Where a defendant can show an actual subjective expectation of privacy in the place searched (or object seized) and that the expectation of privacy is one that society is prepared to recognize as reasonable, the government must have a warrant supported by probable cause before executing a search. The guidelines for obtaining search warrants are found in both statutes and case law. The most important requirement is whether the police have probable cause.
Other, more technical, guidelines appear in Conn. Gen. Stat. § 54-33c. Upon the serving of a warrant, if the officer believes that the subject of the warrant is on the person, that officer may then search the person. Conn. Gen. Stat. § 54-33b. Get the information that you need on search warrants here.
Unlike federal courts, the Connecticut state Constitution does not allow for a good faith exception to the warrant requirement. If a warrant is facially defective, the evidence cannot be admitted under the “good faith” exception under State vs. Marsala, 216 Conn. 150 (1990).
Interfering with a search pursuant to a warrant is a very serious crime. Also, if you are found guilty of this crime, you could face up to one year in jail. You also face a $1,000 fine under Conn. Gen. Stat. § 54-33d. If you interfere with a deadly or dangerous weapon, the stakes then get even higher. You face up to ten years in jail and a $10,000 fine. These penalties exist according to Conn. Gen. Stat. § 54-33d. Destroying the object of the warrant either before, during, or after the search is also a crime. For this, you could face up to one year in jail and a $1,000 fine under Conn. Gen. Stat. § 54-33e.
Searches of Homes
In order to search your home, without exigent circumstances, the police need a warrant supported by probable cause, and the warrant must be signed by a neutral and detached magistrate. See State vs. Browne, 104 Conn. App. 314, 340-41 (2007).
If the officers executing the warrant think that someone else is in the house and that the individual poses a danger, or if the officers believe there may be weapons in the areas immediately adjoining where the defendant is arrested, they may search those areas even if the warrant does not authorize it. In State vs. Williams, 110 Conn. App. 329 (2008), the Connecticut Appellate court held that where officers possess a reasonable belief that there is danger to those at the arrest scene, the officers may engage in a limited search of the individual posing a threat. The limited search is restricted to those areas where an individual could be hiding (e.g. cannot be in a drawer).

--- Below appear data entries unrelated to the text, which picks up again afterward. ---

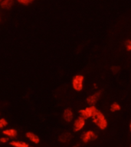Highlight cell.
I'll return each instance as SVG.
<instances>
[{
	"mask_svg": "<svg viewBox=\"0 0 131 147\" xmlns=\"http://www.w3.org/2000/svg\"><path fill=\"white\" fill-rule=\"evenodd\" d=\"M98 139V135L92 130L85 132L81 135V140L84 143H87L92 140H95Z\"/></svg>",
	"mask_w": 131,
	"mask_h": 147,
	"instance_id": "obj_4",
	"label": "cell"
},
{
	"mask_svg": "<svg viewBox=\"0 0 131 147\" xmlns=\"http://www.w3.org/2000/svg\"><path fill=\"white\" fill-rule=\"evenodd\" d=\"M16 1L23 5H29L34 2V0H16Z\"/></svg>",
	"mask_w": 131,
	"mask_h": 147,
	"instance_id": "obj_14",
	"label": "cell"
},
{
	"mask_svg": "<svg viewBox=\"0 0 131 147\" xmlns=\"http://www.w3.org/2000/svg\"><path fill=\"white\" fill-rule=\"evenodd\" d=\"M119 69H120L118 68L117 66H113V67H112V71H113L114 73H117V71L119 70Z\"/></svg>",
	"mask_w": 131,
	"mask_h": 147,
	"instance_id": "obj_18",
	"label": "cell"
},
{
	"mask_svg": "<svg viewBox=\"0 0 131 147\" xmlns=\"http://www.w3.org/2000/svg\"><path fill=\"white\" fill-rule=\"evenodd\" d=\"M85 77L82 75H75L72 79V87L76 92H81L84 88Z\"/></svg>",
	"mask_w": 131,
	"mask_h": 147,
	"instance_id": "obj_2",
	"label": "cell"
},
{
	"mask_svg": "<svg viewBox=\"0 0 131 147\" xmlns=\"http://www.w3.org/2000/svg\"><path fill=\"white\" fill-rule=\"evenodd\" d=\"M101 93H102V92H100V91H99V92H95L94 94H91V95L87 97V99H86L87 103L88 104V105H94L98 102L99 98H100V95H101Z\"/></svg>",
	"mask_w": 131,
	"mask_h": 147,
	"instance_id": "obj_6",
	"label": "cell"
},
{
	"mask_svg": "<svg viewBox=\"0 0 131 147\" xmlns=\"http://www.w3.org/2000/svg\"><path fill=\"white\" fill-rule=\"evenodd\" d=\"M9 144H10V146L14 147H29V143L22 142V141L12 140L9 143Z\"/></svg>",
	"mask_w": 131,
	"mask_h": 147,
	"instance_id": "obj_11",
	"label": "cell"
},
{
	"mask_svg": "<svg viewBox=\"0 0 131 147\" xmlns=\"http://www.w3.org/2000/svg\"><path fill=\"white\" fill-rule=\"evenodd\" d=\"M71 134H69V133H65V134H61L60 136V137H59V141H60L61 143H66L71 140Z\"/></svg>",
	"mask_w": 131,
	"mask_h": 147,
	"instance_id": "obj_12",
	"label": "cell"
},
{
	"mask_svg": "<svg viewBox=\"0 0 131 147\" xmlns=\"http://www.w3.org/2000/svg\"><path fill=\"white\" fill-rule=\"evenodd\" d=\"M91 119H92L93 123L101 130H104L107 127L108 123H107V121L105 117L104 114L98 109L94 111V113L91 117Z\"/></svg>",
	"mask_w": 131,
	"mask_h": 147,
	"instance_id": "obj_1",
	"label": "cell"
},
{
	"mask_svg": "<svg viewBox=\"0 0 131 147\" xmlns=\"http://www.w3.org/2000/svg\"><path fill=\"white\" fill-rule=\"evenodd\" d=\"M110 110H111V112L119 111L121 110V106H120L117 102H113V103L111 105Z\"/></svg>",
	"mask_w": 131,
	"mask_h": 147,
	"instance_id": "obj_13",
	"label": "cell"
},
{
	"mask_svg": "<svg viewBox=\"0 0 131 147\" xmlns=\"http://www.w3.org/2000/svg\"><path fill=\"white\" fill-rule=\"evenodd\" d=\"M126 49L128 52L131 51V40H127L126 42Z\"/></svg>",
	"mask_w": 131,
	"mask_h": 147,
	"instance_id": "obj_17",
	"label": "cell"
},
{
	"mask_svg": "<svg viewBox=\"0 0 131 147\" xmlns=\"http://www.w3.org/2000/svg\"><path fill=\"white\" fill-rule=\"evenodd\" d=\"M8 126V121L5 118H0V129H4Z\"/></svg>",
	"mask_w": 131,
	"mask_h": 147,
	"instance_id": "obj_15",
	"label": "cell"
},
{
	"mask_svg": "<svg viewBox=\"0 0 131 147\" xmlns=\"http://www.w3.org/2000/svg\"><path fill=\"white\" fill-rule=\"evenodd\" d=\"M9 137H7V136H3V137H1L0 138V143H2V144H5V143H7L9 142Z\"/></svg>",
	"mask_w": 131,
	"mask_h": 147,
	"instance_id": "obj_16",
	"label": "cell"
},
{
	"mask_svg": "<svg viewBox=\"0 0 131 147\" xmlns=\"http://www.w3.org/2000/svg\"><path fill=\"white\" fill-rule=\"evenodd\" d=\"M85 120L84 117H82L81 116L78 117V118L76 119L74 122L73 124V130L74 132H79L81 131L83 128L85 127Z\"/></svg>",
	"mask_w": 131,
	"mask_h": 147,
	"instance_id": "obj_5",
	"label": "cell"
},
{
	"mask_svg": "<svg viewBox=\"0 0 131 147\" xmlns=\"http://www.w3.org/2000/svg\"><path fill=\"white\" fill-rule=\"evenodd\" d=\"M97 110V108H96L94 105H90L89 107L85 108V109H81L78 111V113L80 114V115L82 117L87 120V119L91 118V117L93 115V114L94 113V111Z\"/></svg>",
	"mask_w": 131,
	"mask_h": 147,
	"instance_id": "obj_3",
	"label": "cell"
},
{
	"mask_svg": "<svg viewBox=\"0 0 131 147\" xmlns=\"http://www.w3.org/2000/svg\"><path fill=\"white\" fill-rule=\"evenodd\" d=\"M1 2H2V0H0V3H1Z\"/></svg>",
	"mask_w": 131,
	"mask_h": 147,
	"instance_id": "obj_19",
	"label": "cell"
},
{
	"mask_svg": "<svg viewBox=\"0 0 131 147\" xmlns=\"http://www.w3.org/2000/svg\"><path fill=\"white\" fill-rule=\"evenodd\" d=\"M14 2H15L14 0H2V2L0 3V6L2 9L9 10L13 7Z\"/></svg>",
	"mask_w": 131,
	"mask_h": 147,
	"instance_id": "obj_10",
	"label": "cell"
},
{
	"mask_svg": "<svg viewBox=\"0 0 131 147\" xmlns=\"http://www.w3.org/2000/svg\"><path fill=\"white\" fill-rule=\"evenodd\" d=\"M2 134L4 136L9 137V138L14 139L18 136V132L16 129L11 128V129H5L4 130H2Z\"/></svg>",
	"mask_w": 131,
	"mask_h": 147,
	"instance_id": "obj_8",
	"label": "cell"
},
{
	"mask_svg": "<svg viewBox=\"0 0 131 147\" xmlns=\"http://www.w3.org/2000/svg\"><path fill=\"white\" fill-rule=\"evenodd\" d=\"M25 136L29 139V140L31 141V143L34 144H38L40 143V138L38 137L35 134H34L32 132H27L25 134Z\"/></svg>",
	"mask_w": 131,
	"mask_h": 147,
	"instance_id": "obj_9",
	"label": "cell"
},
{
	"mask_svg": "<svg viewBox=\"0 0 131 147\" xmlns=\"http://www.w3.org/2000/svg\"><path fill=\"white\" fill-rule=\"evenodd\" d=\"M74 118V113L72 111L71 108H66L65 111H64V113H63V119L64 121L67 123H69V122H71L73 121Z\"/></svg>",
	"mask_w": 131,
	"mask_h": 147,
	"instance_id": "obj_7",
	"label": "cell"
}]
</instances>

Officers may also legally search for weapons in areas immediately adjoining where the defendant is arrested, even if he has already been handcuffed. This exception is important because if the officer is lawfully present, anything they can observe in plain view, which is immediately recognizable as contraband (i.e. drugs or weapons) may be lawfully seized.
Searches of Someone Else’s Home
If you are arrested as a result of a warrant issued to search someone else’s home, the ability to suppress the search depends on your “expectation of privacy,” in that home. If you have an expectation of privacy for the area searched then you may in fact have standing to challenge the search. To have standing to suppress evidence seized in the search of someone else’s home, the defendant will have to show that they possessed an expectation of privacy in that home.
Some case law will do well to illustrate the issue of standing. In State vs. Riddick, 207 Conn. 323 (1988), the court ruled that a son or a daughter has a reasonable expectation of privacy in their parent’s home if they are staying there temporarily or living there. This also applies to grandchildren. In the Supreme Court case Minnesosta vs. Olson, 495 US 191 (1990), an overnight guest who did not have a key and was never alone in the home was nonetheless held to have standing to challenge his warrantless arrest, which occurred in someone else’s home.